Innovationsbremse PpSG?

Es sind nur wenige Sätze im Koalitionsvertrag von Union und SPD, die zu umfassenden Änderungen im deutschen Gesundheitswesen führen könnten. „Künftig sollen Pflegepersonalkosten besser und unabhängig von Fallpauschalen vergütet werden“, heißt es darin: „Die Krankenhausvergütung wird auf eine Kombination von Fallpauschalen und einer Pflegepersonalkostenvergütung umgestellt. Die Pflegepersonalkostenvergütung berücksichtigt die Aufwendungen für den krankenhausindividuellen Pflegepersonalbedarf.
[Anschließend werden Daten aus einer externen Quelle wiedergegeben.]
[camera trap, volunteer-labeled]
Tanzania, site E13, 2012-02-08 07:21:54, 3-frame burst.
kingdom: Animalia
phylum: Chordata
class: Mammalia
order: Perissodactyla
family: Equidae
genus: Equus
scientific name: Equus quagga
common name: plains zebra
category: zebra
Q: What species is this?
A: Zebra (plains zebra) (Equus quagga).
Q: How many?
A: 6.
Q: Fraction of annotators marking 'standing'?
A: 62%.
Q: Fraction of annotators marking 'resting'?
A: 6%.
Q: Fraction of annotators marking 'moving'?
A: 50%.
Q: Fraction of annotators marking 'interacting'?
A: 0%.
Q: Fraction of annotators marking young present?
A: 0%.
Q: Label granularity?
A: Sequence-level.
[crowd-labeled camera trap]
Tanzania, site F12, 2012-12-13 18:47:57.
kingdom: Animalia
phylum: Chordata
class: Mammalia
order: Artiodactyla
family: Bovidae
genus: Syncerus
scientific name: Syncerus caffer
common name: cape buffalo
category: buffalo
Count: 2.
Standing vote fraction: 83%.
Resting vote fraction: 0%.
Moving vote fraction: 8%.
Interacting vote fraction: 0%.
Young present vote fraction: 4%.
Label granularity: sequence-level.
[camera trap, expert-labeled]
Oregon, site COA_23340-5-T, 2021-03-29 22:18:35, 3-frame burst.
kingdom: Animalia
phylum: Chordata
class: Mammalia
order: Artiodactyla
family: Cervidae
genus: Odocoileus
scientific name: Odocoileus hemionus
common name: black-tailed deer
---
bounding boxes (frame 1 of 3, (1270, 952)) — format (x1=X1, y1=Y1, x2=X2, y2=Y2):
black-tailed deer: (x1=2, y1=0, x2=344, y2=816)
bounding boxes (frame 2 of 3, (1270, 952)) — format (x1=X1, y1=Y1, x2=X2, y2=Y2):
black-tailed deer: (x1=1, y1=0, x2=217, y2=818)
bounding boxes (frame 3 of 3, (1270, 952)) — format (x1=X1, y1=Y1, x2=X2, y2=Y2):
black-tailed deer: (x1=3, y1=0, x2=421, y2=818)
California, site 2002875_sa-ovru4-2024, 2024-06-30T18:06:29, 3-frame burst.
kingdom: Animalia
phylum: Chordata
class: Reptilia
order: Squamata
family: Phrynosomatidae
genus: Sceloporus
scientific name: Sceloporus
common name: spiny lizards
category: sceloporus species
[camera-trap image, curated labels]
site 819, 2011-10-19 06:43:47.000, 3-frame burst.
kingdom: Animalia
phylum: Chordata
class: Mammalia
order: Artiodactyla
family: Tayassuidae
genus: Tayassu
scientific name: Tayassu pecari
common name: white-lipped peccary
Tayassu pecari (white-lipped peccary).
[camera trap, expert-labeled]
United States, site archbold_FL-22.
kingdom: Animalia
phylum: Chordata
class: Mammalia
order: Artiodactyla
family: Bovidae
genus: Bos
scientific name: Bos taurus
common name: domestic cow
Die DRG-Berechnungen werden um die Pflegepersonalkosten bereinigt.“ 

Seit Anfang 2019 kursierte daraufhin in den sozialen Netzwerken und in den Fachzeitschriften das Schlagwort #PFLEXIT. Aber was ist das überhaupt? Wir müssen dabei deutlich unterscheiden: einerseits den persönlichen #PFLEXIT. Das bedeutet: Immer mehr Pflegekräfte geben aus persönlichen Gründen ihren Beruf auf. Ursachen sind zunehmende Arbeitsverdichtung, mangelnde Anerkennung und schlechte Bezahlung. Andererseits geht es um den System-Pflexit. Dieser #PFLEXIT wird in der Zukunft stattfinden, aber nicht die gesamte Pflegebranche berühren, sondern die Pflege in Krankenhäusern. Kritiker bemängeln seit Jahren die einseitigen Anreize des DRG-Systems, die zu einer Ausweitung lukrativer Leistungen im Krankenhaus sowie zu einem Abbau von Pflegepersonal geführt hätten. Denn mit Pflegepersonal kann kein Geld verdient werden. Mit der geplanten Umstellung der Krankenhausfinanzierung auf eine Kombination aus DRGs und Pflegepersonalvergütung reagiert die Politik auf diese Kritik. Der Ansatz ist, die Pflege aus dem DRG-Wettbewerb herauszulösen. So verschwindet der Anreiz, das Pflegepersonal möglichst knapp zu halten. In Verbindung mit der Einführung von Pflegepersonaluntergrenzen in allen bettenführenden Abteilungen stelle diese eine wichtige Qualitätssicherungsmaßnahme dar, um in Krankenhäusern mit deutlich zu wenig Pflegemitarbeitern eine Erhöhung zu erreichen.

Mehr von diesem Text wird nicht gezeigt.